He was convicted of murder and robbery by a Riyadh court in 2010.
The family of the victim refused to sign an affidavit of forgiveness that would have spared Zapanta the death penalty unless it was paid 48 million pesos ($1 million), setting a two-week deadline earlier this month for payment.
The execution was carried out after Zapanta's family and the Philippine government managed to raise only 23 million pesos ($488,000), said Philippine Department of Foreign Affairs spokesman Charles Jose.
Since I believe it should be the victim (or, in this case, the heirs to the victim) that should set damages, I believe it can be justified on libertarian grounds---both the beheading and the demand for a payment to stop the beheading.

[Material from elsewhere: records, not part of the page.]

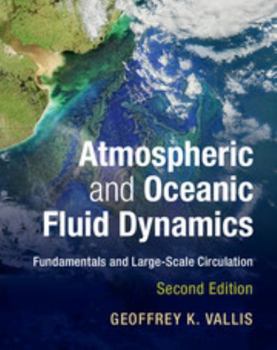 Hardcover Atmospheric and Oceanic Fluid Dynamics Book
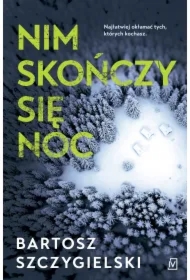 Nim skończy się noc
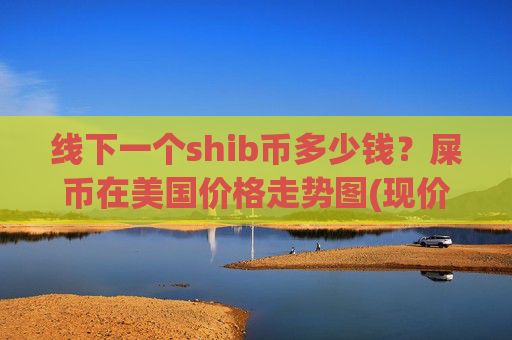 线下一个shib币多少钱？屎币在美国价格走势图(现价0.00016617元)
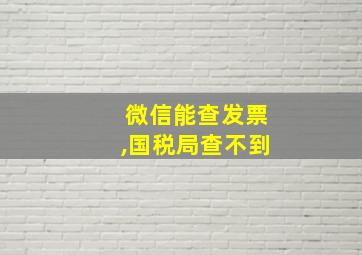 微信能查发票,国税局查不到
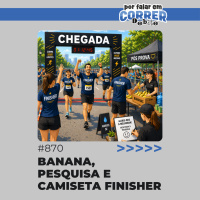 PFC Debate 870 - Banana, pesquisa e camiseta finisher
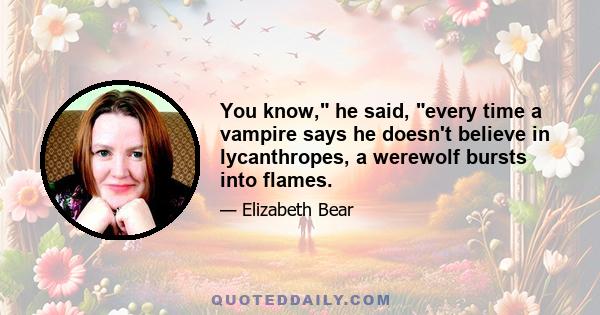 You know, he said, every time a vampire says he doesn't believe in lycanthropes, a werewolf bursts into flames.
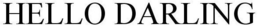 HELLO DARLING trademark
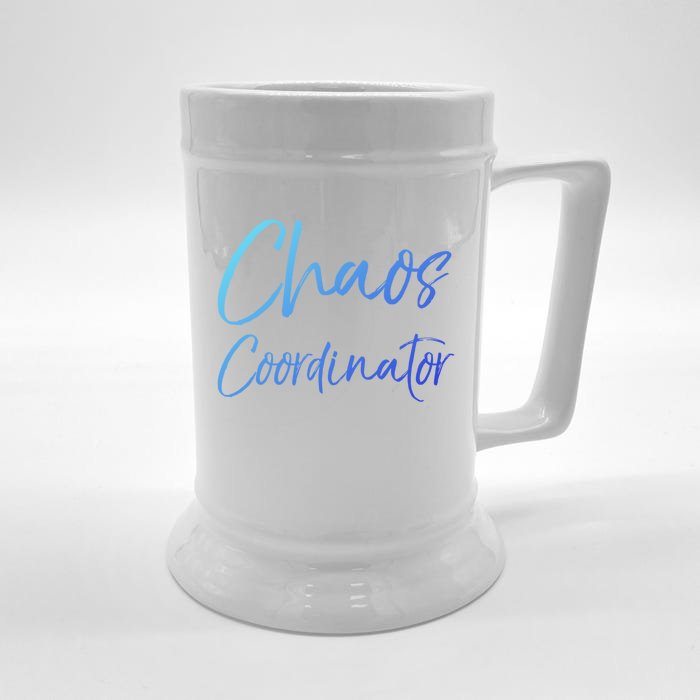 Cute Preschool Teacher Gift Chaos Coordinator Great Gift Front & Back Beer Stein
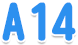 A14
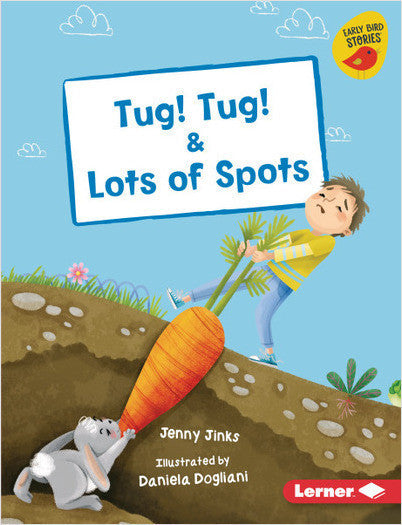 Early Bird Readers-Pink: Tug! Tug! and Lots of Spots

I emailed Dr. Walter Block to get his take and it was pretty much in line with mine:
Yes, assuming this guy was really guilty of murder. I think that the murderer stole the life of his victim, and owes a life (actually two lives, but that's another matter). To whom does the murderer owe a life? To the victim. If we had a machine that could take the life out of the murderer, and install it into the dead victim, so that the latter comes out of this machine alive, and the murderer comes out of it dead, we would be justified in imposing this machine on the murderer. However, we don't have this machine, yet. So, now, to whom does the murderer owe a life? To the victim's heirs (assuming that the murder victim did not leave explicit instructions to them as to how they should act upon his demise). So, the heirs may forgive the murderer. Or, they may execute him. Or, they may demand money from him, and if he pays, let him go free, or, if he doesn't pay, then execute him.